- Text extract -
A page was a knight-in-training. You learnt how to ride a horse, you learnt how to throw spears, how to fight with a sword (using a human-shaped dummy known as a quintain as a target). You had to learn how to ride a horse and use your sword effectively at the same time and you had to do sparring-matches with the quintain, stabbing its shield with your sword and then hopping out of the way as the dummy swung around on its stand after the strike (the dummy’s movement was to simulate an enemy knight swinging his sword back at you, after you’d taken your swipe at him).
Apart from all the physical training, the young page also learnt things which other children his age would give their eyes to be able to do. He was taught reading, writing, various languages such as Latin or French, and the lady of the house or a lesser noblewoman in the king’s household, would teach the boy courtly manners so that he would know how to act in front of the king (if he ever met him).
As you can see, being a page wasn’t just some weekend correspondence course you did through the post, or a weeklong workshop you did down at the local community center. Starting at the age of seven, you were expected to do this stuff for the next seven years at least! Your training as a page didn’t finally stop until you were fourteen, or in some cases, as late as sixteen!
Once you finished your page’s training, about the age of 15, you then became a ‘squire’, or, to use the full term, an arming-squire. Becoming a squire meant that you had a position something between a knight-in-training, a junior knight, and a personal manservant. A squire was a teenage trainee who was assigned to the service of a specific knight. His knight was his mentor and his master who was supposed to teach the young whip everything he was ever likely to need to know about knighthood. The squire did everything for the knight, he served his meals, he accompanied him, he cleaned up after him, he took care of the knight’s horse, he accompanied him on journeys, he followed him to tournaments and matches and he assisted him in combat.
Much like a valet, a squire was also expected to look after a knight’s clothes. And what does a knight wear?
Yep…a squire was expected to learn how to look after the knight’s suit of armour, in training for when he would someday (maybe) wear his own. The squire was expected to dress his knight and know where everything went and how it fitted and held together. He was expected to know how to do a few basic repairs to the metalwork and of course…he had to know how to keep the armour clean! His master couldn’t be a knight in shining armour if the armour wasn’t shining!
There was no Brasso back in the 15th century, no steel wool, no Simichrome polishing-paste. How was the squire to keep his knight’s kit clean?
14th and 15th century Brasso was a polishing agent made up of sand…vinegar…and…urine. The squire would rub this stuff onto the armour and scrub it in and wipe it off over and over and over, to get a nice, glittering shine. In the middle of a battle, a squire was expected to be hot to trot at a moment’s notice. When his master was out in the fray, slashing, bashing and crashing away at the enemy, the squire was expected to be able to repair broken pieces of equipment, he was expected to help the knight if he was injured, he was expected to run out into the middle of hell with a new piece of kit for his knight and he was expected to protect his knight if he was in trouble.

- Information provided -
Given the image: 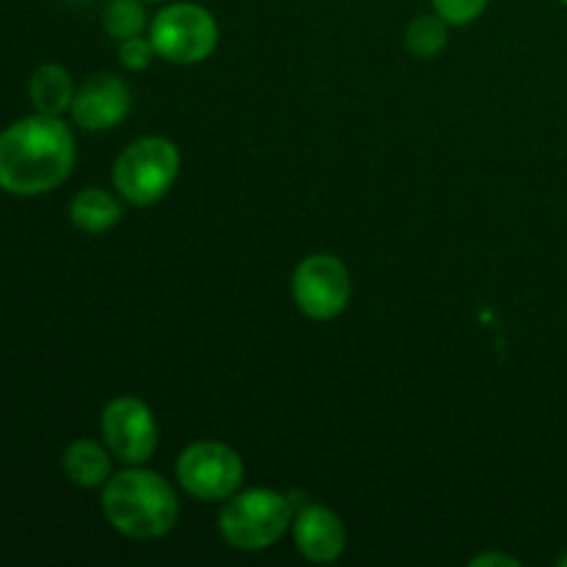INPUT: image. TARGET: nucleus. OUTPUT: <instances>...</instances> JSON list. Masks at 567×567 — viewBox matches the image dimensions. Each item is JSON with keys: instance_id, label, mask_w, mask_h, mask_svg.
I'll return each instance as SVG.
<instances>
[{"instance_id": "nucleus-1", "label": "nucleus", "mask_w": 567, "mask_h": 567, "mask_svg": "<svg viewBox=\"0 0 567 567\" xmlns=\"http://www.w3.org/2000/svg\"><path fill=\"white\" fill-rule=\"evenodd\" d=\"M75 138L59 116L33 114L0 133V188L14 197H39L70 177Z\"/></svg>"}, {"instance_id": "nucleus-21", "label": "nucleus", "mask_w": 567, "mask_h": 567, "mask_svg": "<svg viewBox=\"0 0 567 567\" xmlns=\"http://www.w3.org/2000/svg\"><path fill=\"white\" fill-rule=\"evenodd\" d=\"M153 3H158V0H153Z\"/></svg>"}, {"instance_id": "nucleus-19", "label": "nucleus", "mask_w": 567, "mask_h": 567, "mask_svg": "<svg viewBox=\"0 0 567 567\" xmlns=\"http://www.w3.org/2000/svg\"><path fill=\"white\" fill-rule=\"evenodd\" d=\"M559 567H567V554H563V557H559Z\"/></svg>"}, {"instance_id": "nucleus-18", "label": "nucleus", "mask_w": 567, "mask_h": 567, "mask_svg": "<svg viewBox=\"0 0 567 567\" xmlns=\"http://www.w3.org/2000/svg\"><path fill=\"white\" fill-rule=\"evenodd\" d=\"M493 565L518 567L520 563L515 557H507V554H480V557L471 559V567H493Z\"/></svg>"}, {"instance_id": "nucleus-8", "label": "nucleus", "mask_w": 567, "mask_h": 567, "mask_svg": "<svg viewBox=\"0 0 567 567\" xmlns=\"http://www.w3.org/2000/svg\"><path fill=\"white\" fill-rule=\"evenodd\" d=\"M100 432H103L111 457L127 465L147 463L158 446V424H155L153 410L136 396L114 399L103 410Z\"/></svg>"}, {"instance_id": "nucleus-9", "label": "nucleus", "mask_w": 567, "mask_h": 567, "mask_svg": "<svg viewBox=\"0 0 567 567\" xmlns=\"http://www.w3.org/2000/svg\"><path fill=\"white\" fill-rule=\"evenodd\" d=\"M131 89L116 75H94L75 89L72 97V120L83 131H111L131 114Z\"/></svg>"}, {"instance_id": "nucleus-15", "label": "nucleus", "mask_w": 567, "mask_h": 567, "mask_svg": "<svg viewBox=\"0 0 567 567\" xmlns=\"http://www.w3.org/2000/svg\"><path fill=\"white\" fill-rule=\"evenodd\" d=\"M103 28L116 42L142 37L147 28V11H144L142 0H111L103 11Z\"/></svg>"}, {"instance_id": "nucleus-4", "label": "nucleus", "mask_w": 567, "mask_h": 567, "mask_svg": "<svg viewBox=\"0 0 567 567\" xmlns=\"http://www.w3.org/2000/svg\"><path fill=\"white\" fill-rule=\"evenodd\" d=\"M181 153L169 138L144 136L120 153L114 164V186L131 205H153L177 181Z\"/></svg>"}, {"instance_id": "nucleus-11", "label": "nucleus", "mask_w": 567, "mask_h": 567, "mask_svg": "<svg viewBox=\"0 0 567 567\" xmlns=\"http://www.w3.org/2000/svg\"><path fill=\"white\" fill-rule=\"evenodd\" d=\"M28 94H31V103L37 109V114L61 116L64 111L72 109L75 83H72L70 72L61 64H42L33 70L31 83H28Z\"/></svg>"}, {"instance_id": "nucleus-3", "label": "nucleus", "mask_w": 567, "mask_h": 567, "mask_svg": "<svg viewBox=\"0 0 567 567\" xmlns=\"http://www.w3.org/2000/svg\"><path fill=\"white\" fill-rule=\"evenodd\" d=\"M293 526V507L282 493L238 491L225 502L219 515V532L227 546L238 551H264L271 548Z\"/></svg>"}, {"instance_id": "nucleus-14", "label": "nucleus", "mask_w": 567, "mask_h": 567, "mask_svg": "<svg viewBox=\"0 0 567 567\" xmlns=\"http://www.w3.org/2000/svg\"><path fill=\"white\" fill-rule=\"evenodd\" d=\"M449 42V22L441 14L415 17L404 33V44L415 59H435Z\"/></svg>"}, {"instance_id": "nucleus-16", "label": "nucleus", "mask_w": 567, "mask_h": 567, "mask_svg": "<svg viewBox=\"0 0 567 567\" xmlns=\"http://www.w3.org/2000/svg\"><path fill=\"white\" fill-rule=\"evenodd\" d=\"M491 0H432L435 14H441L449 25H468L485 14Z\"/></svg>"}, {"instance_id": "nucleus-13", "label": "nucleus", "mask_w": 567, "mask_h": 567, "mask_svg": "<svg viewBox=\"0 0 567 567\" xmlns=\"http://www.w3.org/2000/svg\"><path fill=\"white\" fill-rule=\"evenodd\" d=\"M72 225L81 233L97 236V233L111 230L122 219V205L116 203L114 194L103 188H83L70 205Z\"/></svg>"}, {"instance_id": "nucleus-17", "label": "nucleus", "mask_w": 567, "mask_h": 567, "mask_svg": "<svg viewBox=\"0 0 567 567\" xmlns=\"http://www.w3.org/2000/svg\"><path fill=\"white\" fill-rule=\"evenodd\" d=\"M153 55L155 53V44L150 37H131L125 42H120V61L125 70L131 72H142L153 64Z\"/></svg>"}, {"instance_id": "nucleus-2", "label": "nucleus", "mask_w": 567, "mask_h": 567, "mask_svg": "<svg viewBox=\"0 0 567 567\" xmlns=\"http://www.w3.org/2000/svg\"><path fill=\"white\" fill-rule=\"evenodd\" d=\"M103 515L131 540H158L175 529L181 504L164 476L155 471L127 468L105 482Z\"/></svg>"}, {"instance_id": "nucleus-12", "label": "nucleus", "mask_w": 567, "mask_h": 567, "mask_svg": "<svg viewBox=\"0 0 567 567\" xmlns=\"http://www.w3.org/2000/svg\"><path fill=\"white\" fill-rule=\"evenodd\" d=\"M109 446H100L94 441H75L66 446L64 474L72 485L78 487H100L109 482L111 476V457Z\"/></svg>"}, {"instance_id": "nucleus-6", "label": "nucleus", "mask_w": 567, "mask_h": 567, "mask_svg": "<svg viewBox=\"0 0 567 567\" xmlns=\"http://www.w3.org/2000/svg\"><path fill=\"white\" fill-rule=\"evenodd\" d=\"M175 471L183 491L199 502H227L244 482L241 457L219 441L192 443L177 457Z\"/></svg>"}, {"instance_id": "nucleus-5", "label": "nucleus", "mask_w": 567, "mask_h": 567, "mask_svg": "<svg viewBox=\"0 0 567 567\" xmlns=\"http://www.w3.org/2000/svg\"><path fill=\"white\" fill-rule=\"evenodd\" d=\"M155 53L169 64H199L219 42V25L214 14L197 3H172L155 14L150 25Z\"/></svg>"}, {"instance_id": "nucleus-20", "label": "nucleus", "mask_w": 567, "mask_h": 567, "mask_svg": "<svg viewBox=\"0 0 567 567\" xmlns=\"http://www.w3.org/2000/svg\"><path fill=\"white\" fill-rule=\"evenodd\" d=\"M563 3H565V6H567V0H563Z\"/></svg>"}, {"instance_id": "nucleus-10", "label": "nucleus", "mask_w": 567, "mask_h": 567, "mask_svg": "<svg viewBox=\"0 0 567 567\" xmlns=\"http://www.w3.org/2000/svg\"><path fill=\"white\" fill-rule=\"evenodd\" d=\"M293 543L310 563H336L347 548V526L332 509L321 507V504H308L293 513Z\"/></svg>"}, {"instance_id": "nucleus-7", "label": "nucleus", "mask_w": 567, "mask_h": 567, "mask_svg": "<svg viewBox=\"0 0 567 567\" xmlns=\"http://www.w3.org/2000/svg\"><path fill=\"white\" fill-rule=\"evenodd\" d=\"M293 302L308 319L330 321L347 310L352 299V275L336 255H310L293 271Z\"/></svg>"}]
</instances>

- Written tasks -
(a) List the ingredients of the 14th and 15th century polishing agent described in the text on pages and squires.
(b) Please resume the text on pages and squires with new prose that follows on from its final sentence.

- Exercise answers -
(a)
- Sand
- Vinegar
- Urine

(b)
A full suit of armour, with the helmet, shoulderpads, breastplate, arm and legplates, kneepads, gauntlets (gloves) and sword. Under this would be a chainmail suit and more clothes to act as padding against the weight of the metal.
Along with all this stuff, one of the most important parts of becoming a knight was learning how to wear authentic, 15th century medieval armour! All knights wore armour, so as a squire, part of your more advanced training was to learn how to put on a suit of armour, how to take it off, and most importantly, how to move around and FIGHT in a suit of armour! These days when we think of protective clothing, we think of bulletproof vests or kevlar or something like that. Medieval armour was nothing like that. A real, full suit of medieval armour was made of steel and iron and it was incredibly heavy. You had the helmet, the visor, the breastplate, the backplate, the armplates, legplates, you had the gauntlets. Under all this you had the chainmail and your tunic and your trousers (hose). You had your socks and your shoes and your protective metal overshoes. Add to this your belt, your dagger, your sword and your shield…you were a walking tank, carrying at least (note, at LEAST) 30-50 kilograms of metal (about 80-100lbs). Part of your training was to dress up in full kit and spend the entire day in your armour, walking around and doing your regular duties. This was to get you used to wearing the armour in all kinds of weather and to be able to move around in it comfortably during battle. You were also expected to be able to mount, ride and dismount a horse in full armour.
I Dub Thee, Sir Knight
Exactly how long it took you to become a knight was variable. Official training from page to squire took seven years. How long it took you to become a fully-fledged knight from just being a simple arming-squire depended on a lot of things, but it usually hung onto the size of the squire’s nuts and how brave and courageous he was during battle. Don’t forget, a squire wasn’t just a servant, he was a junior knight-in-training, and he WAS expected to fight or at least to defend himself and his master in battle. If the squire was brave enough, if he was courageous and ballsy enough, if he had proven himself to his knight or to the local lord or even to the king himself…he might get a nice word about him put into the next ‘graduation ceremony’, and the king (or more commonly, the local lord), would consider him knight-material.
If young Jimmy Ryan had started life out in the 14th century as the son of a wealthy nobleman who desired Jimmy to become a knight, Jimmy would have started training at the age of seven, as a page. At the age of fourteen, he became a squire. After proving himself worthy after years of loyal service, the knight might speak to the lord or the king (depending on who he served), or the squire himself might speak to the big man. If the lord or king decided that the squire was indeed worthy, he would agree to arrange the knighting ceremony. While there was no fixed age from which a squire became a knight, it usually happened in the squire’s early 20s.
Officially, a knighting is called an ‘accolade’ or a ‘dubbing’, hence the term “I dub thee…”. It was performed in the following manner:
The king or lord, having decided the squire was indeed ready for knighting, would arrange a time and place for the knighting ceremony. The night before the big day, the squire would dress in clean, white and red robes and clothes. He would pray and fast throughout the night, purifying his soul for the next great moment in his life. While this was going on, a priest would bless the sword which the squire was to recieve and then lay it down on an altar, ready for the ceremony.
In the early morning, before dawn, the squire would bathe, making sure he was thoroughly clean. He then put on his best clothes, attended confession with a priest, had breakfast, and then headed off to the place where the ceremony was to take place. By now, it would be dawn.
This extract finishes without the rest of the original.